En esprit libre et courageux, Christoph Théobald sait reconnaître les situations telles qu’elles sont. Ainsi évoque-il « le discrédit dans lequel est tombée la notion de mission immédiatement identifiée dans la mentalité contemporaine avec le « prosélytisme ». « L’équation entre « mission » et « prosélytisme » est tellement ancrée dans la conscience occidentale que la plupart des chrétiens eux-mêmes ne comprennent plus le lien intrinsèque entre l’Evangile et sa diffusion ou la mission » (p 341). A vrai dire, s’il y a encore des éléments doctrinaux qui ne jouent pas en faveur d’une pleine liberté de détermination, Christoph Théobald sait opérer les clarifications nécessaires. Ainsi pouvons-nous déboucher sur une conception de la mission qui allie l’œuvre de Dieu et le respect de la liberté humaine. Cette section s’intitule : « Finalité et source la mission.

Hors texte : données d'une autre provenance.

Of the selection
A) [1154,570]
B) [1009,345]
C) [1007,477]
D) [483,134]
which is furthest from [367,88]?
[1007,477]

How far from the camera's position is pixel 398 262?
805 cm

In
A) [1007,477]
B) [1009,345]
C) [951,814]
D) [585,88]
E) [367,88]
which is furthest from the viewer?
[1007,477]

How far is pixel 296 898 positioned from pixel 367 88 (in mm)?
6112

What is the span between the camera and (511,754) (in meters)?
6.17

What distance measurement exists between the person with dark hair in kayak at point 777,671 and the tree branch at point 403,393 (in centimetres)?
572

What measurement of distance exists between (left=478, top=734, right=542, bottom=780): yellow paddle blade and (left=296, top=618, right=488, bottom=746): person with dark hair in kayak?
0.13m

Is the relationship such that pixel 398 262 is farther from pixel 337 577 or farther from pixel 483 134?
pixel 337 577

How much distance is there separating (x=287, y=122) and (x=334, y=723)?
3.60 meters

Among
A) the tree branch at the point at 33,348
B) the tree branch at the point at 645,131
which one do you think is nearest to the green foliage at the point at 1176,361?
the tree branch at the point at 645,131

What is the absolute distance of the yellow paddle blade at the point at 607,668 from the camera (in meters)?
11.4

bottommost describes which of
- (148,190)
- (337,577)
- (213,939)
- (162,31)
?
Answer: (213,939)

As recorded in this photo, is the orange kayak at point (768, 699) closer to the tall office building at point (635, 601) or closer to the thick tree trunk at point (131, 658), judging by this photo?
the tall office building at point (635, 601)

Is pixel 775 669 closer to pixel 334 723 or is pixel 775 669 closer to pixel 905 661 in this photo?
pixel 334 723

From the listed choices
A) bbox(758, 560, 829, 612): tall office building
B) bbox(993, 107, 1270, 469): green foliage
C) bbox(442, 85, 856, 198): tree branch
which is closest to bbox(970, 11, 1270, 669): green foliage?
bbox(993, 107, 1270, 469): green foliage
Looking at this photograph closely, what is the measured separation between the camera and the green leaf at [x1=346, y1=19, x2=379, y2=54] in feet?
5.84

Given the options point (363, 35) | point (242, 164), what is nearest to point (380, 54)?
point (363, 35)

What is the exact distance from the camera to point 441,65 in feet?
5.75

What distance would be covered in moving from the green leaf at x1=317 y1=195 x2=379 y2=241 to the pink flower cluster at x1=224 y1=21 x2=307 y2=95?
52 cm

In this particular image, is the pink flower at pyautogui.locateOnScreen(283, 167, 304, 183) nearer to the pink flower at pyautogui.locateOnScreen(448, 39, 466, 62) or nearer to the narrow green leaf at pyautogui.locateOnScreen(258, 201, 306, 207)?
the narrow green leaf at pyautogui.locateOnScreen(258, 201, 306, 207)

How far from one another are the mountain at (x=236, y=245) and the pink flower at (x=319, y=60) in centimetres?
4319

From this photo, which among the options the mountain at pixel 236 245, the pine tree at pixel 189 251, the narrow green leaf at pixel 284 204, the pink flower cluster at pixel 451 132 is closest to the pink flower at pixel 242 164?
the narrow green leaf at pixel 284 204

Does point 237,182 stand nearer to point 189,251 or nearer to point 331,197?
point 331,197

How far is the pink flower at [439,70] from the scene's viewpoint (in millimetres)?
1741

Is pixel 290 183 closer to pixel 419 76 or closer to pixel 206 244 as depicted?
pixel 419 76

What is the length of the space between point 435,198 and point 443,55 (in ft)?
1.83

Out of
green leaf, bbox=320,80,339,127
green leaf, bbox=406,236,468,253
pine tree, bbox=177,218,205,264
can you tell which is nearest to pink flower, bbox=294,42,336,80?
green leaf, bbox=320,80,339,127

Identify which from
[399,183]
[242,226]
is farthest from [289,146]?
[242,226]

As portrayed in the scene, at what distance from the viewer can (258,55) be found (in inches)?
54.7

La foi de « quiconque » et la foi des « christiens » (p 168), nous parait tout à fait essentielle, car elle fonde l’évangélisation sur un « intérêt désintéressé pour autrui », dans le respect de sa liberté.

 

Les voies de Dieu dans les cheminements humains 

« Il suffit d’ouvrir les évangiles et les actes des apôtres pour constater qu’ils sont tissés d’une multitude de rencontres avec des personnes diverses venant de milieux, de statuts sociaux et de cultures très différentes. La rencontre entre eux et Jésus, voire entre ces personnes et les apôtres ou missionnaires dans les actes, se produit presque toujours à l’improviste et est engagée ou acceptée de la part du Christ et de ceux qui s’en réclament, de manière gratuite ou désintéressée. Cela ressort du fait que la plupart des bénéficiaires de ces rencontres repartent chez eux sans devenir disciples du maitre ; disons au moins que ce n’est pas leur « suite » de Jésus que les récits suggèrent (p  149).

Et comment peut-on interpréter la « foi » qui s’exprime dans ces rencontres ? « De multiples « sympathisants » rencontrés à l’improviste par Jésus s’entendent dire de sa bouche : « Ma fille, mon fils, ta foi t’a sauvé » sans se retrouver pour autant dans le groupe de ses disciples » (p 152). Christoph Théobald voit là une « foi élémentaire » omniprésente dans les récits évangéliques.  N‘est-ce pas là un élan de vie qui trouve réponse dans une guérison ou une libération ? Cette « foi élémentaire » constitue « une figure de foi, distincte, infiniment variée, rassemblant des personnes qu’on peut désigner de « quiconque » qui trouvent leur place à côté des disciples de Jésus… » (p 159). Dans cette foi élémentaire, l’auteur perçoit la manifestation  de  « l’universelle grâce christique orientée vers le mystère pascal ». Mais cette manifestation ne débouche pas nécessairement sur le baptême. C’est « une foi élémentaire » en la vie, les voies connues de Dieu » (p 154).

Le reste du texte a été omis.